#### [EXCERPT]
--- START ---

The AN/ALE-47 Airborne Countermeasures Dispenser System is used to protect military aircraft from incoming radar and infrared homing missiles. It works by dispensing flares or chaff. It is used on a variety of U.S. Air Force, Navy, and Army aircraft, as well as in other militaries.

Overview
The AN/ALE-47 countermeasure dispenser system was developed by Tracor, now part of BAE Systems, as an improved version of the older ALE-40 system, with more autonomy and software.  The AN/ALE-47 countermeasure dispenser system is also manufactured by Symetrics Industries, out of Melbourne, Florida. The AN/ALE-47 system can be integrated on a wide range of aircraft, including helicopters, cargo aircraft and fighters. It reached initial operational capability (IOC) in the U.S. Navy in 1998. It has been integrated on 38 different types of aircraft, including the F-16, F/A-18, C-17, CH-47 and UH-60. As of 2008, over 3000 sets have been delivered and the system is used by 30 different nations.

Function
The ALE-47 is integrated with the aircraft's radar warning receivers, missile warning receivers and other electronic warfare sensors. When the aircraft's sensors detect a threat, the countermeasure dispenser system automatically launches radiofrequency and infrared countermeasures at the optimum time to defeat incoming missiles. The ALE is compatible with a wide variety of countermeasures such as different types of flares and chaff. It is also designed to work with advanced future countermeasures.

--- END ---

Please copy the AN/ALE-47 passage from "The AN/ALE-47 Airborne" to "in other militaries.", swapping "flares or chaff" for "chaff or flares".

#### [DATA LISTING]
--- START ---

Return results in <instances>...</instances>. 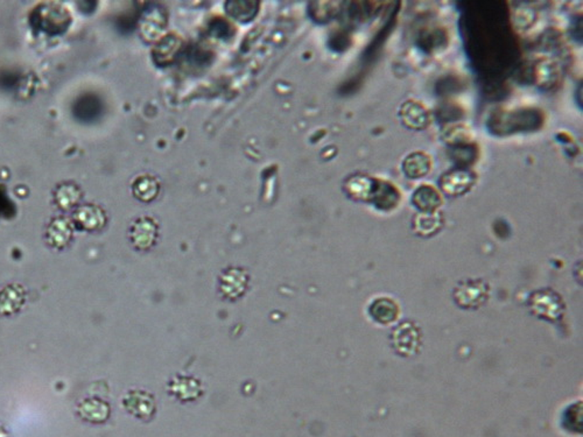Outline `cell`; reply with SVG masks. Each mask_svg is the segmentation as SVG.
Returning <instances> with one entry per match:
<instances>
[{
    "label": "cell",
    "instance_id": "obj_1",
    "mask_svg": "<svg viewBox=\"0 0 583 437\" xmlns=\"http://www.w3.org/2000/svg\"><path fill=\"white\" fill-rule=\"evenodd\" d=\"M156 237V226L151 218L138 219L131 231V238L138 249H149L154 244Z\"/></svg>",
    "mask_w": 583,
    "mask_h": 437
},
{
    "label": "cell",
    "instance_id": "obj_2",
    "mask_svg": "<svg viewBox=\"0 0 583 437\" xmlns=\"http://www.w3.org/2000/svg\"><path fill=\"white\" fill-rule=\"evenodd\" d=\"M124 404L127 411L140 419H147L154 413V401L144 392H132L125 397Z\"/></svg>",
    "mask_w": 583,
    "mask_h": 437
},
{
    "label": "cell",
    "instance_id": "obj_3",
    "mask_svg": "<svg viewBox=\"0 0 583 437\" xmlns=\"http://www.w3.org/2000/svg\"><path fill=\"white\" fill-rule=\"evenodd\" d=\"M79 414L88 422L100 424L109 417L110 408L103 401L89 399L79 406Z\"/></svg>",
    "mask_w": 583,
    "mask_h": 437
},
{
    "label": "cell",
    "instance_id": "obj_4",
    "mask_svg": "<svg viewBox=\"0 0 583 437\" xmlns=\"http://www.w3.org/2000/svg\"><path fill=\"white\" fill-rule=\"evenodd\" d=\"M473 182L474 181L471 174L468 172H461V170L447 174V176H444L441 180L442 188L451 194H460L467 190L469 187H471Z\"/></svg>",
    "mask_w": 583,
    "mask_h": 437
},
{
    "label": "cell",
    "instance_id": "obj_5",
    "mask_svg": "<svg viewBox=\"0 0 583 437\" xmlns=\"http://www.w3.org/2000/svg\"><path fill=\"white\" fill-rule=\"evenodd\" d=\"M159 189V182L153 176H140L136 180V182L133 183V194L144 202L156 199Z\"/></svg>",
    "mask_w": 583,
    "mask_h": 437
},
{
    "label": "cell",
    "instance_id": "obj_6",
    "mask_svg": "<svg viewBox=\"0 0 583 437\" xmlns=\"http://www.w3.org/2000/svg\"><path fill=\"white\" fill-rule=\"evenodd\" d=\"M226 11L232 18L238 21H249L258 12V3L255 1H228Z\"/></svg>",
    "mask_w": 583,
    "mask_h": 437
},
{
    "label": "cell",
    "instance_id": "obj_7",
    "mask_svg": "<svg viewBox=\"0 0 583 437\" xmlns=\"http://www.w3.org/2000/svg\"><path fill=\"white\" fill-rule=\"evenodd\" d=\"M429 168L431 163L428 156H424L422 153H415L405 160L404 169L408 177H422Z\"/></svg>",
    "mask_w": 583,
    "mask_h": 437
},
{
    "label": "cell",
    "instance_id": "obj_8",
    "mask_svg": "<svg viewBox=\"0 0 583 437\" xmlns=\"http://www.w3.org/2000/svg\"><path fill=\"white\" fill-rule=\"evenodd\" d=\"M77 222L88 230H95L104 224V214L96 206H86L79 210Z\"/></svg>",
    "mask_w": 583,
    "mask_h": 437
},
{
    "label": "cell",
    "instance_id": "obj_9",
    "mask_svg": "<svg viewBox=\"0 0 583 437\" xmlns=\"http://www.w3.org/2000/svg\"><path fill=\"white\" fill-rule=\"evenodd\" d=\"M179 39L173 37V35H169L158 45L156 52H154V57L158 59V62H171L173 57H175L176 52H179Z\"/></svg>",
    "mask_w": 583,
    "mask_h": 437
},
{
    "label": "cell",
    "instance_id": "obj_10",
    "mask_svg": "<svg viewBox=\"0 0 583 437\" xmlns=\"http://www.w3.org/2000/svg\"><path fill=\"white\" fill-rule=\"evenodd\" d=\"M403 117L412 127L420 129L427 122V112L421 104L408 103L403 107Z\"/></svg>",
    "mask_w": 583,
    "mask_h": 437
},
{
    "label": "cell",
    "instance_id": "obj_11",
    "mask_svg": "<svg viewBox=\"0 0 583 437\" xmlns=\"http://www.w3.org/2000/svg\"><path fill=\"white\" fill-rule=\"evenodd\" d=\"M375 180L368 179V177H357V179L352 180V183H349L348 188H350V192L356 197H364L370 195L372 192V188H375L376 185H374Z\"/></svg>",
    "mask_w": 583,
    "mask_h": 437
},
{
    "label": "cell",
    "instance_id": "obj_12",
    "mask_svg": "<svg viewBox=\"0 0 583 437\" xmlns=\"http://www.w3.org/2000/svg\"><path fill=\"white\" fill-rule=\"evenodd\" d=\"M54 228L59 231L57 235H55L54 238L50 239V242L53 243L54 245L59 246L64 245L67 242H68V239L70 237V229L68 224L66 222H61V221H57L55 224H53Z\"/></svg>",
    "mask_w": 583,
    "mask_h": 437
},
{
    "label": "cell",
    "instance_id": "obj_13",
    "mask_svg": "<svg viewBox=\"0 0 583 437\" xmlns=\"http://www.w3.org/2000/svg\"><path fill=\"white\" fill-rule=\"evenodd\" d=\"M0 437H6V434L4 433L3 429H0Z\"/></svg>",
    "mask_w": 583,
    "mask_h": 437
}]
</instances>
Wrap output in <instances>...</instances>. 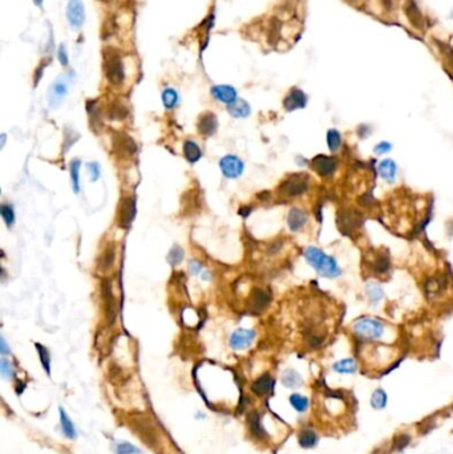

--- END ---

#### [SOLVED EXERCISE]
The AN/ALE-47 Airborne Countermeasures Dispenser System is used to protect military aircraft from incoming radar and infrared homing missiles. It works by dispensing chaff or flares. It is used on a variety of U.S. Air Force, Navy, and Army aircraft, as well as in other militaries.